Questions about pictured scenes:
>> start

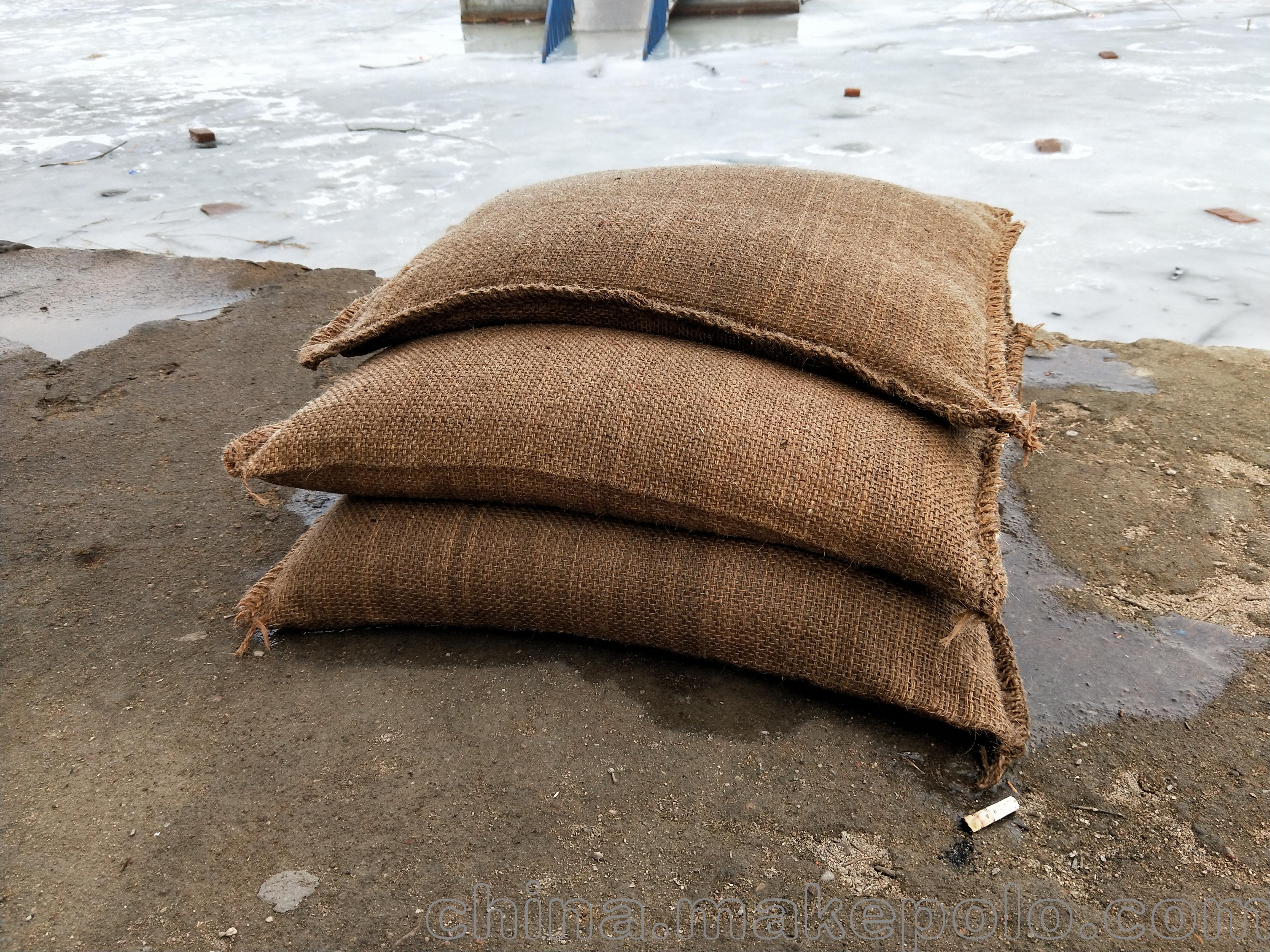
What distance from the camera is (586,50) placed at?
6602 mm

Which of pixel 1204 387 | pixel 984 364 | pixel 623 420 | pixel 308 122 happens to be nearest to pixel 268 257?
pixel 308 122

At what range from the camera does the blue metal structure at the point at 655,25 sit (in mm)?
6434

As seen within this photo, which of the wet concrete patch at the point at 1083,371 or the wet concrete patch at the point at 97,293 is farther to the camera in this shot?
the wet concrete patch at the point at 97,293

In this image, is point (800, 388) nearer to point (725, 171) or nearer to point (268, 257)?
point (725, 171)

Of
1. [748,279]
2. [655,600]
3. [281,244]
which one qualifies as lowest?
[655,600]

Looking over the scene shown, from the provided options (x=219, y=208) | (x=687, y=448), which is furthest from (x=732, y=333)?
(x=219, y=208)

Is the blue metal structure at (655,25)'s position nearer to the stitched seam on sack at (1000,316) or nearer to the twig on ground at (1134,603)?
the stitched seam on sack at (1000,316)

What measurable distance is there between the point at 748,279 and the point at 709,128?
343 centimetres

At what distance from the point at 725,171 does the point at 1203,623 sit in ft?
4.32

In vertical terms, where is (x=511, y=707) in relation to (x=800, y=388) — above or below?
below

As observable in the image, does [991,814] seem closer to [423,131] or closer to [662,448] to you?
[662,448]

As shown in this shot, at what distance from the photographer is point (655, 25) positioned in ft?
21.6

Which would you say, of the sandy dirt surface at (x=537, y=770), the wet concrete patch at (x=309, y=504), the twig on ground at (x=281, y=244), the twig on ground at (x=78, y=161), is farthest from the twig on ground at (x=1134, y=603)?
the twig on ground at (x=78, y=161)

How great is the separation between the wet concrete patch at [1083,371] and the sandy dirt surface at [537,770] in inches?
15.6
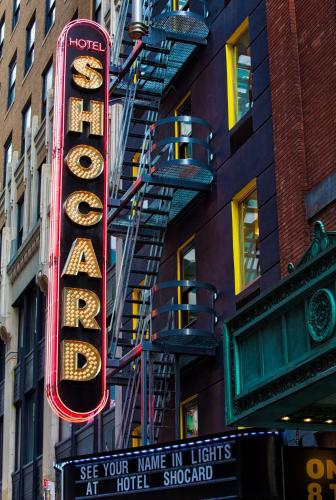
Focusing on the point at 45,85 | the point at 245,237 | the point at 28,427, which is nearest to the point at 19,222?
the point at 45,85

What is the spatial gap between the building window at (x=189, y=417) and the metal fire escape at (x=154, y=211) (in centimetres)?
41

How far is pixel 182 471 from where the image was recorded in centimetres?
1628

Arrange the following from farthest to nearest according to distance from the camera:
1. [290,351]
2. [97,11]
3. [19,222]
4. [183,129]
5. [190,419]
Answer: [19,222] → [97,11] → [183,129] → [190,419] → [290,351]

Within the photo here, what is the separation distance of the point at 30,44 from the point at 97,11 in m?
10.9

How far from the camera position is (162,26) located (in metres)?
24.0

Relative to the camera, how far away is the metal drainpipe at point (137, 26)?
2380cm

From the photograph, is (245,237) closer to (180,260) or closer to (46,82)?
(180,260)

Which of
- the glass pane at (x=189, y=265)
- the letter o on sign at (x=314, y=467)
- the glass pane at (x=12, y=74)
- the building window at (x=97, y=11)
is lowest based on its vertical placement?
the letter o on sign at (x=314, y=467)

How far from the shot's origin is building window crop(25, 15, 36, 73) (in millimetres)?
44000

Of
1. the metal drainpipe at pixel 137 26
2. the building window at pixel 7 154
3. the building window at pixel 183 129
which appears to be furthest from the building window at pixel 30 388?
the metal drainpipe at pixel 137 26

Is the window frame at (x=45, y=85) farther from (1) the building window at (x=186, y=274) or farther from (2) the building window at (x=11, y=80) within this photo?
(1) the building window at (x=186, y=274)

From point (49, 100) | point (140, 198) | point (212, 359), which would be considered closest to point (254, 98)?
point (140, 198)

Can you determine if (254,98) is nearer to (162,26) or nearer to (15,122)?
(162,26)

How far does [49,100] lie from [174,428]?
1748 cm
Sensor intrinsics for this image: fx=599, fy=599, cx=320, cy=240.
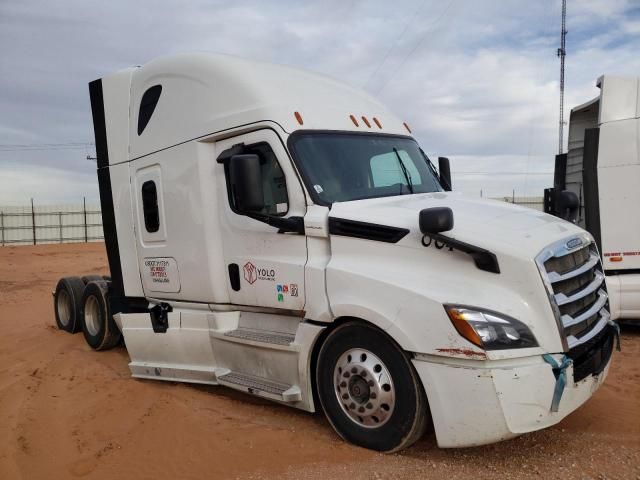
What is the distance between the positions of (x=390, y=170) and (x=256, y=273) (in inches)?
61.7

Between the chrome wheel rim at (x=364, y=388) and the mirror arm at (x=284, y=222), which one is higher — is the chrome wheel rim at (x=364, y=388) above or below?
below

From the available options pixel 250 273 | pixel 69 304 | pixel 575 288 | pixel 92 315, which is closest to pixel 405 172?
pixel 250 273

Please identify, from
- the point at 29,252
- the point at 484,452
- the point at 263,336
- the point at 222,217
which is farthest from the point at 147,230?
the point at 29,252

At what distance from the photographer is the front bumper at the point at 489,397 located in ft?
12.6

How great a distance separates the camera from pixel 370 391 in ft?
14.5

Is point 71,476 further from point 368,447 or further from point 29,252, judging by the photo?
point 29,252

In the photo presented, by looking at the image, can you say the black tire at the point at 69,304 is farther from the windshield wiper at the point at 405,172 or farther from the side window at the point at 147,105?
the windshield wiper at the point at 405,172

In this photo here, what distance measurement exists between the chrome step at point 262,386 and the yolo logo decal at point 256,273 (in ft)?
2.91

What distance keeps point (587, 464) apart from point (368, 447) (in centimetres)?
153

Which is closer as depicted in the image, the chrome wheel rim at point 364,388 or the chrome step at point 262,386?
the chrome wheel rim at point 364,388

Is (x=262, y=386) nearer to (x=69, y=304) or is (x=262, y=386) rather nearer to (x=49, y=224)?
(x=69, y=304)

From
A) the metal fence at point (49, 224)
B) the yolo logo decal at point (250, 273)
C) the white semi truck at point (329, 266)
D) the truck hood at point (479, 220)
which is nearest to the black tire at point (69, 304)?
the white semi truck at point (329, 266)

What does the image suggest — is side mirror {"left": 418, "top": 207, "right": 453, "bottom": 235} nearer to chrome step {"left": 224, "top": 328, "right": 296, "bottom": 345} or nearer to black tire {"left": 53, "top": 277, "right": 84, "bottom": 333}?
chrome step {"left": 224, "top": 328, "right": 296, "bottom": 345}

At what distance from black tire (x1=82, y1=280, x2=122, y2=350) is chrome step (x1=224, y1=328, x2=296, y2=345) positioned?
307 centimetres
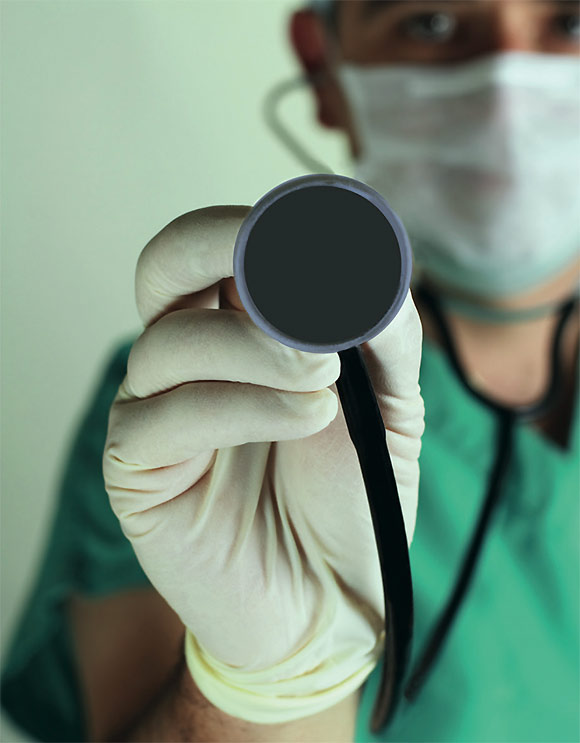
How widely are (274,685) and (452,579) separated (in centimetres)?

>> end

- [What you should do]:
Without the pictures, repeat the listing above exactly.

- [Answer to the task]:
What distance from the camera is (586,50) placed at?
6602 mm

Which of pixel 1204 387 | pixel 984 364 | pixel 623 420 | pixel 308 122 happens to be nearest to pixel 268 257?
pixel 308 122

At what range from the camera does the blue metal structure at the point at 655,25 sit (in mm)?
6434

As seen within this photo, which of the wet concrete patch at the point at 1083,371 or the wet concrete patch at the point at 97,293 is farther to the camera in this shot?
the wet concrete patch at the point at 97,293

In this image, is point (800, 388) nearer to point (725, 171) or nearer to point (268, 257)?
point (725, 171)

Of
1. [748,279]
2. [655,600]
3. [281,244]
which one qualifies as lowest?
[655,600]

Looking over the scene shown, from the provided options (x=219, y=208) | (x=687, y=448), which is furthest from (x=732, y=333)?
(x=219, y=208)

Is the blue metal structure at (655,25)'s position nearer to the stitched seam on sack at (1000,316) or nearer to the twig on ground at (1134,603)?
the stitched seam on sack at (1000,316)

What measurable distance is there between the point at 748,279 and the point at 709,128?
343 centimetres

At what distance from the point at 725,171 does the point at 1203,623 sit in ft?
4.32

In vertical terms, where is (x=511, y=707) in relation to (x=800, y=388) — above or below?
below

As observable in the image, does [991,814] seem closer to [423,131] or closer to [662,448] to you?
[662,448]

As shown in this shot, at what distance from the photographer is point (655, 25) positioned in ft?
21.6

Which would you say, of the sandy dirt surface at (x=537, y=770), the wet concrete patch at (x=309, y=504), the twig on ground at (x=281, y=244), the twig on ground at (x=78, y=161), is farthest from the twig on ground at (x=1134, y=603)?
the twig on ground at (x=78, y=161)

How great is the separation between the wet concrete patch at [1083,371] and the sandy dirt surface at [537,770] in inches?
15.6
Focusing on the point at 45,85 | the point at 245,237 | the point at 28,427, which is nearest to the point at 19,222?
the point at 45,85

What is the spatial gap between the building window at (x=189, y=417) and the metal fire escape at (x=154, y=211) (in centimetres)?
41

How far is pixel 182 471 from where the image was recorded in centimetres?
1628

Arrange the following from farthest to nearest according to distance from the camera:
1. [290,351]
2. [97,11]
3. [19,222]
4. [183,129]
5. [190,419]
Answer: [19,222] → [97,11] → [183,129] → [190,419] → [290,351]

Within the photo here, what is the separation distance of the point at 30,44 from the point at 97,11 in m?
10.9

How far from the camera position is (162,26) located (in metres)?
24.0

Relative to the camera, how far away is the metal drainpipe at point (137, 26)?
2380cm

From the photograph, is (245,237) closer to (180,260) or closer to (46,82)?
(180,260)

Which of
- the glass pane at (x=189, y=265)
- the letter o on sign at (x=314, y=467)
- the glass pane at (x=12, y=74)
- the building window at (x=97, y=11)
is lowest based on its vertical placement?
the letter o on sign at (x=314, y=467)

How far from the shot's origin is building window crop(25, 15, 36, 73) (in millimetres)?
44000

Of
1. the metal drainpipe at pixel 137 26
2. the building window at pixel 7 154
3. the building window at pixel 183 129
which appears to be furthest from the building window at pixel 30 388?
the metal drainpipe at pixel 137 26

Is the window frame at (x=45, y=85) farther from (1) the building window at (x=186, y=274) or farther from (2) the building window at (x=11, y=80) within this photo?
(1) the building window at (x=186, y=274)

From point (49, 100) | point (140, 198) | point (212, 359), which would be considered closest to point (254, 98)?
point (140, 198)

Can you determine if (254,98) is nearer to (162,26) or nearer to (15,122)?
(162,26)

How far does [49,100] lie from [174,428]?
1748 cm
Sensor intrinsics for this image: fx=599, fy=599, cx=320, cy=240.
What is the distance between the positions of (x=390, y=170) and (x=256, y=273) (in inches)?
61.7

Between the chrome wheel rim at (x=364, y=388) and the mirror arm at (x=284, y=222), which one is higher — is the chrome wheel rim at (x=364, y=388) above or below?
below

From the available options pixel 250 273 | pixel 69 304 | pixel 575 288 | pixel 92 315, which is closest to pixel 405 172?
pixel 250 273

Please identify, from
- the point at 29,252
- the point at 484,452
- the point at 263,336
- the point at 222,217
which is farthest from the point at 147,230?
the point at 29,252

At what distance from the photographer is the front bumper at the point at 489,397 located in ft?
12.6

How great a distance separates the camera from pixel 370 391 in ft?
14.5

Is point 71,476 further from point 368,447 or further from point 29,252, judging by the photo?
point 29,252

In the photo presented, by looking at the image, can you say the black tire at the point at 69,304 is farther from the windshield wiper at the point at 405,172 or farther from the side window at the point at 147,105?
the windshield wiper at the point at 405,172

In this photo here, what distance measurement exists between the chrome step at point 262,386 and the yolo logo decal at point 256,273 (in ft)?
2.91

What distance keeps point (587, 464) apart from point (368, 447) (in centimetres)?
153

Which is closer as depicted in the image, the chrome wheel rim at point 364,388 or the chrome step at point 262,386?
the chrome wheel rim at point 364,388

Is (x=262, y=386) nearer to (x=69, y=304) or is (x=262, y=386) rather nearer to (x=49, y=224)?
(x=69, y=304)

From
A) the metal fence at point (49, 224)
B) the yolo logo decal at point (250, 273)
C) the white semi truck at point (329, 266)
D) the truck hood at point (479, 220)
which is nearest to the black tire at point (69, 304)?
the white semi truck at point (329, 266)

What does the image suggest — is side mirror {"left": 418, "top": 207, "right": 453, "bottom": 235} nearer to chrome step {"left": 224, "top": 328, "right": 296, "bottom": 345} or nearer to black tire {"left": 53, "top": 277, "right": 84, "bottom": 333}?
chrome step {"left": 224, "top": 328, "right": 296, "bottom": 345}

At what distance from black tire (x1=82, y1=280, x2=122, y2=350) is chrome step (x1=224, y1=328, x2=296, y2=345) positioned?
307 centimetres
How widely are (274,685) and (452,579) separated (in centimetres)?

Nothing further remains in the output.